Autonomous driving technology drives innovation in the fields of artificial intelligence, sensor technology, and vehicle dynamics [1]. However, challenges such as system reliability, ethical decision-making, and integration into mixed traffic must be addressed to fully realize its transformative societal impact, making autonomous driving a critical and multidisciplinary research area [2]. While autonomous driving promises transformative societal benefits, achieving stable and reliable control under complex road conditions remains a pressing challenge. Diverse surfaces introduce dynamic uncertainties that can compromise vehicle stability, especially during sudden or unexpected events [3]. Addressing these challenges necessitates a focused exploration of advanced control strategies that are capable of ensuring stability under varying conditions, making this a crucial direction in autonomous driving technology research [4]. In this context, the design of robust and adaptive vehicle control strategies plays a pivotal role in ensuring safe navigation and trajectory tracking. Effective control systems must be capable of handling not only modeling uncertainties but also real-world disturbances such as variations in road tire adhesion. These variations, which are difficult to measure directly in real-time, significantly affect lateral dynamics and must be addressed within the control framework to enhance safety and performance.

In recent years, research on trajectory-tracking controller design has prioritized minimizing the deviation between a vehicle’s real-time trajectory and its desired path. To address this critical challenge, a variety of advanced control methodologies have been developed, including fuzzy control [5], linear quadratic regulators [6], sliding-mode control [7], and model predictive control (MPC) [8,9,10,11]. Among these, MPC has gained significant prominence due to its predictive capability for complex dynamic systems, effective constraint handling, and optimization-driven performance enhancement. Despite its inherent strengths, numerous studies have proposed refinements to the conventional MPC framework to tackle specific challenges encountered in practical applications. For instance, a study introduced an enhanced approach [12] to improve stability in complex operational scenarios. Failure to address these challenges can escalate into adverse phenomena, such as oversteering, drifting, or complete loss of vehicle stability, underscoring the need for further research and innovation in this domain. To address these phenomena, an MPC-based trajectory-tracking controller [13] was applied. A sophisticated model parameter adjustment strategy was utilized to improve control precision and enhance the trajectory-tracking performance of autonomous vehicles. Nevertheless, this approach remains highly sensitive to variations in road surface adhesion, potentially limiting its robustness and adaptability in complex driving conditions. To mitigate these limitations, an MPC algorithm incorporating dynamic parameter adaptation [14] was proposed to counteract parameter sensitivity issues. Through the introduction of a nonlinear predictive model and dynamic adjustment mechanisms, system behavior is effectively optimized, and trajectory constraints are managed in complex dynamic environments. In addition to these efforts, recent research has extended MPC applications to novel traffic paradigms, such as lane-free environments [15,16] proposed an optimal path planning framework for connected and automated vehicles (CAVs) operating in lane-free traffic conditions, demonstrating the versatility of MPC in unstructured scenarios where traditional lane-based assumptions are not applicable. However, despite its demonstrated advantages in sensitivity control, the algorithm remains limited in its ability to handle uncertainties in model parameters.

.....

▸ YOUR OBJECTIVE:
Answer these questions from the autonomous driving passage above:
(a) What real-world disturbance does the passage say is difficult to measure directly in real time?
(b) Which four control methodologies does it list for trajectory-tracking controller design?
(c) To what novel traffic paradigm has recent research extended MPC applications?

▸ SUPPLIED DATA:
.....

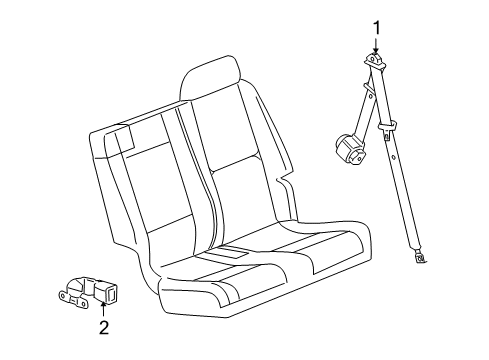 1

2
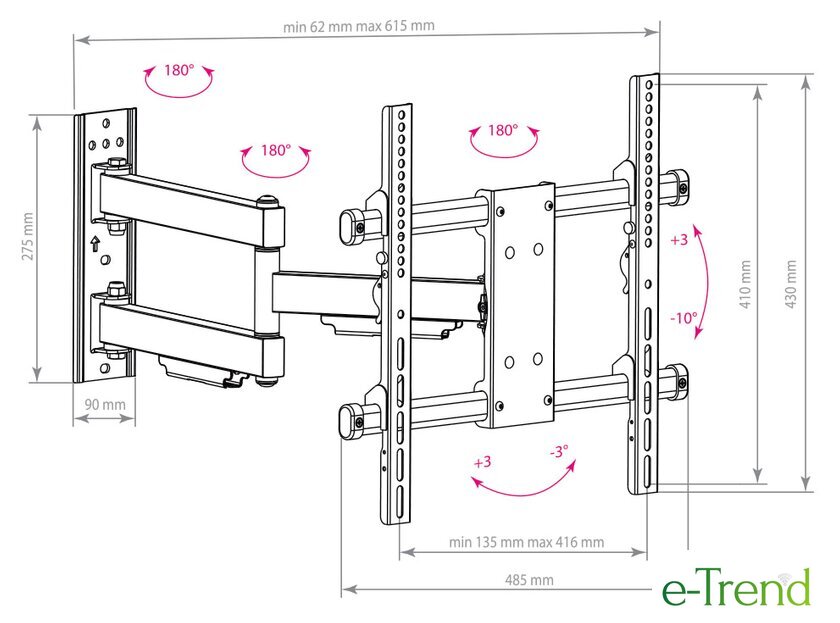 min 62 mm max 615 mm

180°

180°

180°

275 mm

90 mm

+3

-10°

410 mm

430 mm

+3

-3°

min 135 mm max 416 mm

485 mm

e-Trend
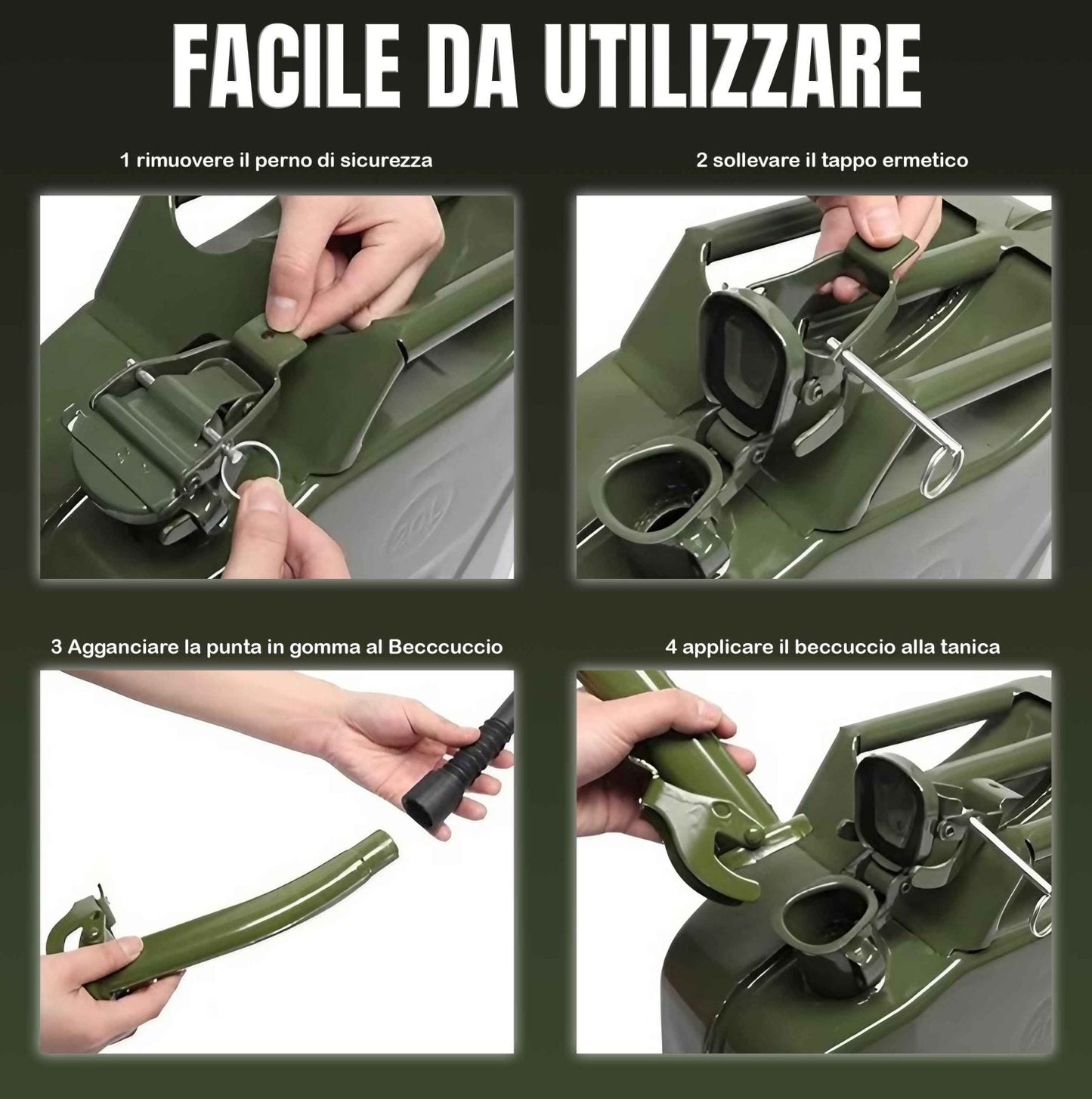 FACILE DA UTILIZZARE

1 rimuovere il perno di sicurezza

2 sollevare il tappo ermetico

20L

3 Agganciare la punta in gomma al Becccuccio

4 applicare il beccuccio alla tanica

.....

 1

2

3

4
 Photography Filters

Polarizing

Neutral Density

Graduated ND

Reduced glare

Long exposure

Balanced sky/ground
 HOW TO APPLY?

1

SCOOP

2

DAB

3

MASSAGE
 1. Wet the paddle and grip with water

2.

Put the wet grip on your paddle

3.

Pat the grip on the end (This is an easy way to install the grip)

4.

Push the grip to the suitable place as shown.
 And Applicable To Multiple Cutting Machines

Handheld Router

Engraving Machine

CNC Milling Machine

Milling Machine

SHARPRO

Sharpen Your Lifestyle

.....

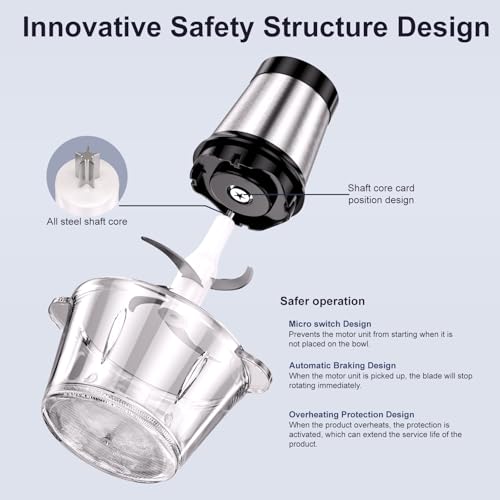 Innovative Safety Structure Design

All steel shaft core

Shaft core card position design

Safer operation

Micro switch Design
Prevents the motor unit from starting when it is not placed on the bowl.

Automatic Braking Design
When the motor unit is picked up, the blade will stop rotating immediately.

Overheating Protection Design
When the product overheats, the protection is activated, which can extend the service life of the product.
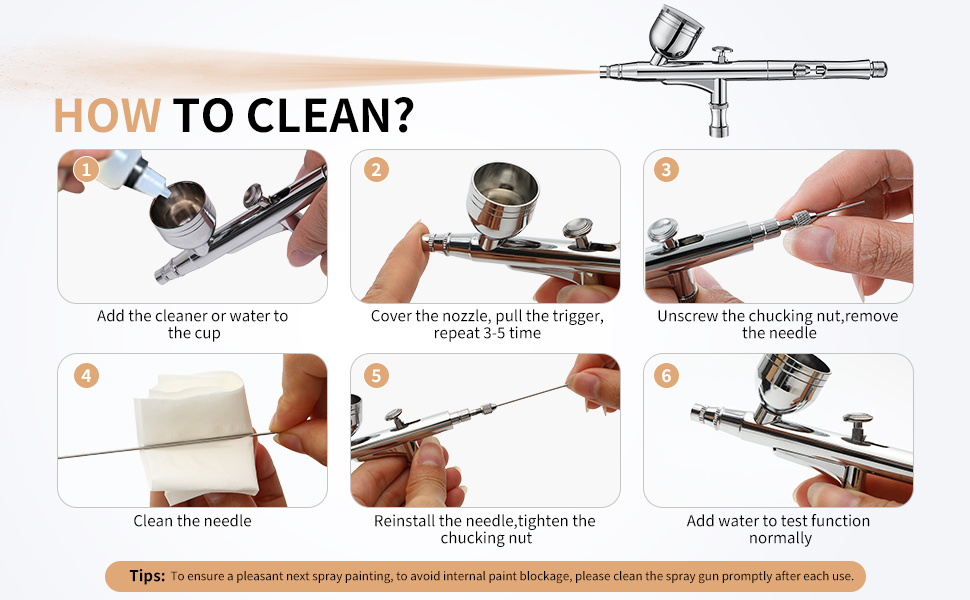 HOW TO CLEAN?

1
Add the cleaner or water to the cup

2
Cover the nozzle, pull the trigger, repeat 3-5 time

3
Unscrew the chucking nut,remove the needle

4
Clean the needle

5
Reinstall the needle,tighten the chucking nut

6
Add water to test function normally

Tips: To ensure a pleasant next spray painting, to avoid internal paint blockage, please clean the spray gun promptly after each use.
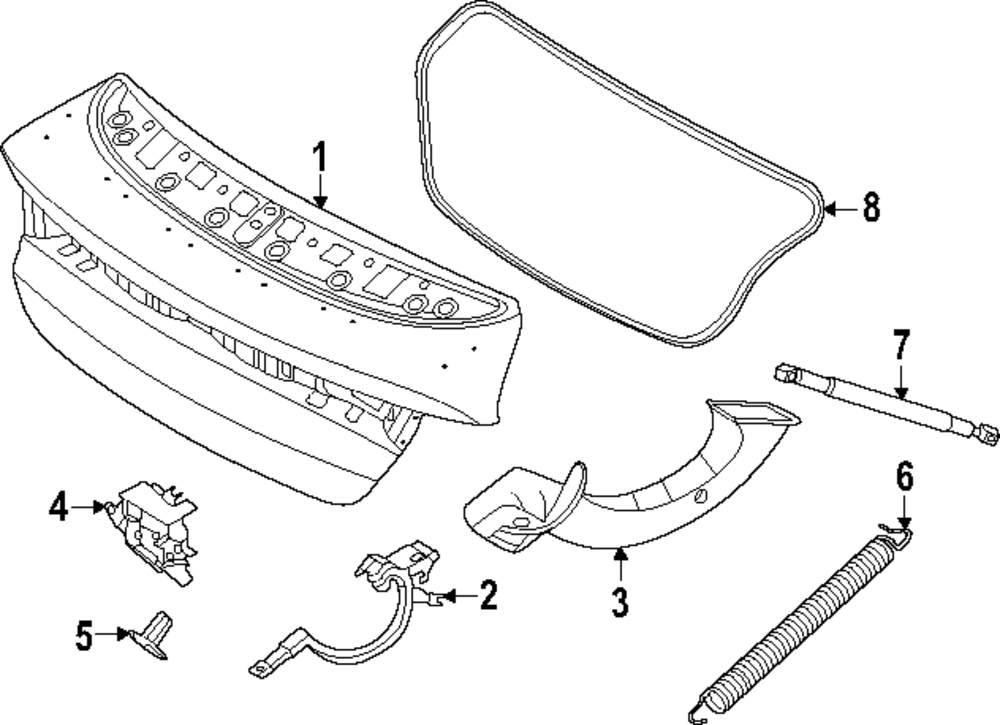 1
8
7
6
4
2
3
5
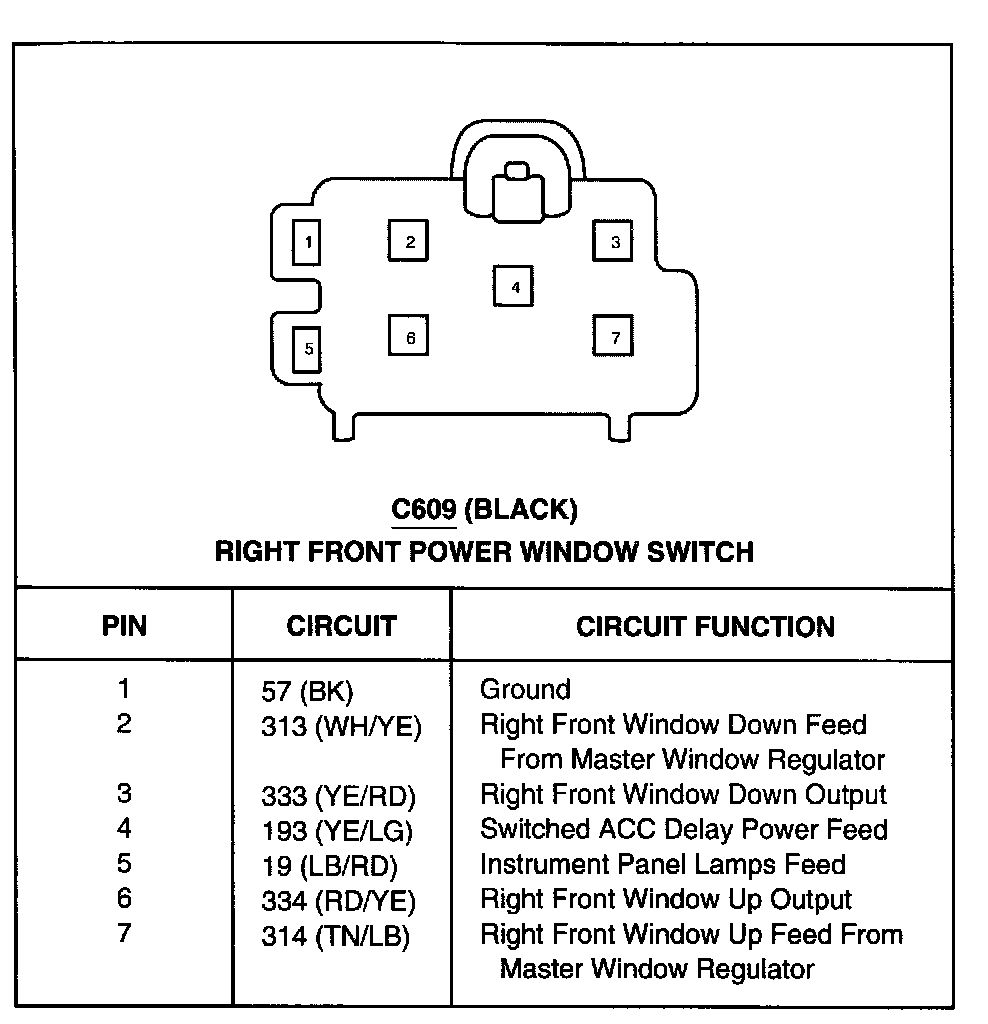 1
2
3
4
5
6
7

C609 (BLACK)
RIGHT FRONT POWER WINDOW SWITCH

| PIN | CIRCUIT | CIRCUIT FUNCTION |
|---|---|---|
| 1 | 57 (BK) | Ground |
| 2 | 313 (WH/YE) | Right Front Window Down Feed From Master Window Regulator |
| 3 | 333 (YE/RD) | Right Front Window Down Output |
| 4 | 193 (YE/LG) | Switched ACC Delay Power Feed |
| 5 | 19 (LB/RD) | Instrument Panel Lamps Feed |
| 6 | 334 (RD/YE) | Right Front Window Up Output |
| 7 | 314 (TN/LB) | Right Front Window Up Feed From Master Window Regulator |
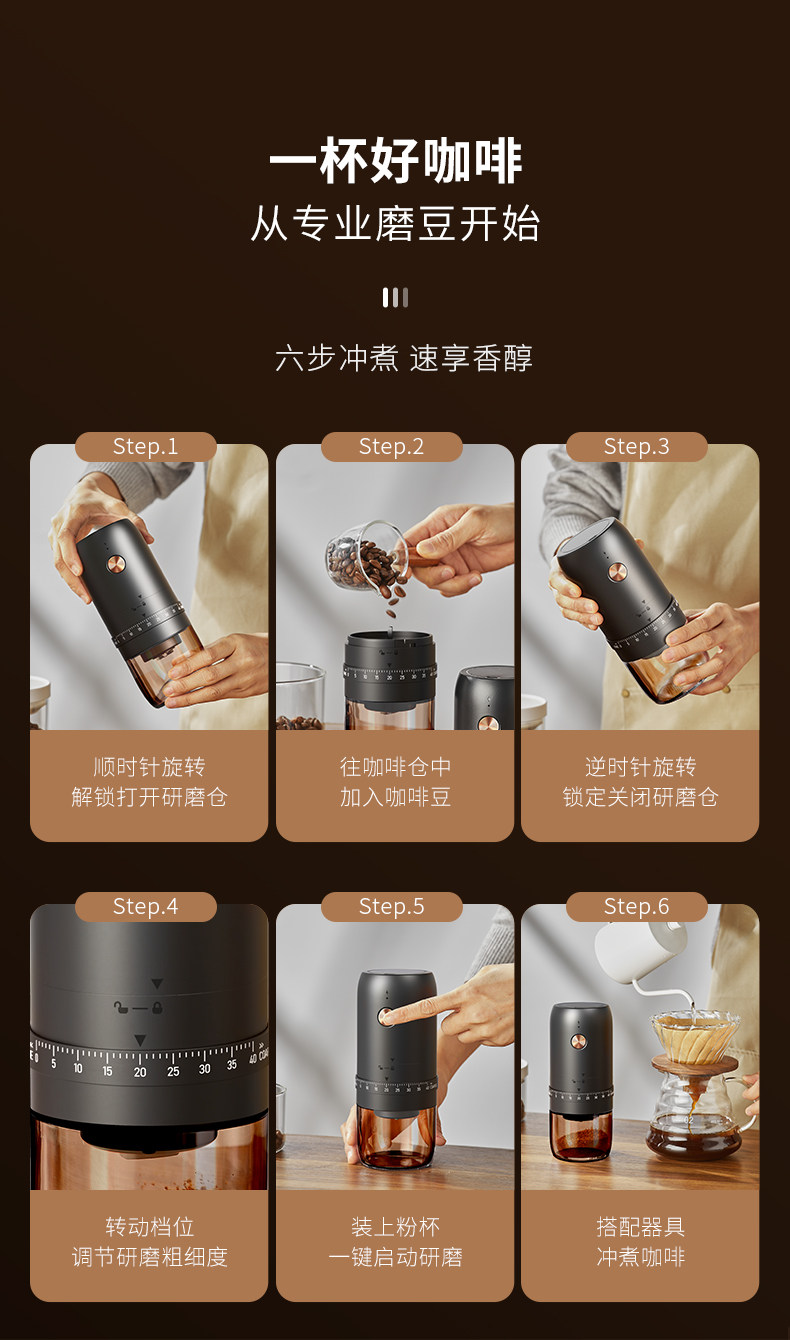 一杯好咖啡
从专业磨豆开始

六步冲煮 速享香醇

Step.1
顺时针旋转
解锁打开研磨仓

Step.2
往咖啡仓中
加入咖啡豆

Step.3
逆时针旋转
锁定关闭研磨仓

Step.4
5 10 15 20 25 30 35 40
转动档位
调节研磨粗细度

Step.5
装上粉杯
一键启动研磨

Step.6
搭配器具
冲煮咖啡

.....

▸ EXERCISE OUTPUT:
(a) Variations in road tire adhesion.
(b) Fuzzy control, linear quadratic regulators, sliding-mode control, and model predictive control (MPC).
(c) Lane-free environments.